When the dataset exceeds tens of thousands of records and users require fast, relevant search results with complex query support.
For very small datasets under a few thousand records where full scans are fast enough and index maintenance overhead is unnecessary.
Real World Examples
Amazon
Uses inverted indexes and ranking algorithms to quickly find relevant products from millions of listings based on user search queries.
Google
Builds massive distributed indexes to serve billions of search queries per day with low latency and high relevance.
Airbnb
Implements search with filters and ranking to help users find suitable listings quickly from a large inventory.
Code Example
The before code scans every document for the query word, which is slow for many documents.

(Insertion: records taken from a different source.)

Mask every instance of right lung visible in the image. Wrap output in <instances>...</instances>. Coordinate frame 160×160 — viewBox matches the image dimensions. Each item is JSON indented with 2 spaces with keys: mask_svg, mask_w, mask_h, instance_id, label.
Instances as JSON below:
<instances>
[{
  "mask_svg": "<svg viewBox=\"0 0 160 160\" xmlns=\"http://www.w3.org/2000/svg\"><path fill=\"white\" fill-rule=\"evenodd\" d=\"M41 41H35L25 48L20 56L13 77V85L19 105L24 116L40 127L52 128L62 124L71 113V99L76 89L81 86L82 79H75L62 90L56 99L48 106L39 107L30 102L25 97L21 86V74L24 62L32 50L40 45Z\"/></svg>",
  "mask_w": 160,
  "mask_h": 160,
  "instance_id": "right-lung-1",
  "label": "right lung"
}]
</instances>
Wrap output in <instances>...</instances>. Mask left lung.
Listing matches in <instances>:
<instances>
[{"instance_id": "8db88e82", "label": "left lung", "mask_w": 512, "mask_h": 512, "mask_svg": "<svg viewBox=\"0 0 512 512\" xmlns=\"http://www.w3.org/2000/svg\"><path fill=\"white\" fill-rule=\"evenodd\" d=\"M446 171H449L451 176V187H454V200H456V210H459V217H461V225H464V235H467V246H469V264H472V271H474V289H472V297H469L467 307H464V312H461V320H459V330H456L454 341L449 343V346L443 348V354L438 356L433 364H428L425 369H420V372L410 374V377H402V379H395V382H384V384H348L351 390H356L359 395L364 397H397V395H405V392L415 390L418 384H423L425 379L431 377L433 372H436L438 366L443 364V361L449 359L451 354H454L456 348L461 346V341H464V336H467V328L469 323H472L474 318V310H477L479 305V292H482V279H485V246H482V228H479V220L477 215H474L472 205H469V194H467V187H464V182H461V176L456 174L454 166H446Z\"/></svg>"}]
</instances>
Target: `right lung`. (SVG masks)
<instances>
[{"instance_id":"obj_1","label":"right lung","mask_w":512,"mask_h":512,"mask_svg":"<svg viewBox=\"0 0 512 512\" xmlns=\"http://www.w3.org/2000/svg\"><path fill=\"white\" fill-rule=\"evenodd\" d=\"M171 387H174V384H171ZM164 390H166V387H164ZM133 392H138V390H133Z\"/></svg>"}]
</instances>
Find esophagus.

The after code builds an inverted index mapping words to documents, enabling fast lookup by intersecting sets of documents containing each query word.
LLD
### Before: Naive search scanning all documents
class SearchEngine:
    def __init__(self, documents):
        self.documents = documents

    def search(self, query):
        results = []
        for doc_id, text in self.documents.items():
            if query.lower() in text.lower():
                results.append(doc_id)
        return results


### After: Using inverted index for fast lookup
class SearchEngine:
    def __init__(self, documents):
        self.documents = documents
        self.index = self.build_index(documents)

    def build_index(self, documents):
        index = {}
        for doc_id, text in documents.items():
            for word in text.lower().split():
                index.setdefault(word, set()).add(doc_id)
        return index

    def search(self, query):
        query_words = query.lower().split()
        if not query_words:
            return []
        result_sets = [self.index.get(word, set()) for word in query_words]
        # Intersection of sets to find docs containing all query words
        results = set.intersection(*result_sets) if result_sets else set()
        return list(results)
OutputSuccess
Alternatives
Full Table Scan
Scans all data sequentially without indexes, resulting in slower queries.
Use when: Dataset is very small or queries are infrequent and simple.
Database Text Search
Uses built-in database text search features, which may be less flexible or scalable than dedicated search engines.
Use when: When integration simplicity is more important than advanced search features.
Search as a Service (e.g., Algolia, Elasticsearch Cloud)
Outsources search infrastructure to managed services, reducing operational overhead.
Use when: When rapid development and maintenance reduction are priorities over full control.
Summary
Naive search scanning all data is slow and unscalable for large datasets.
Search functionality design uses indexes and ranking to deliver fast, relevant results.
Trade-offs include index maintenance complexity versus improved user experience.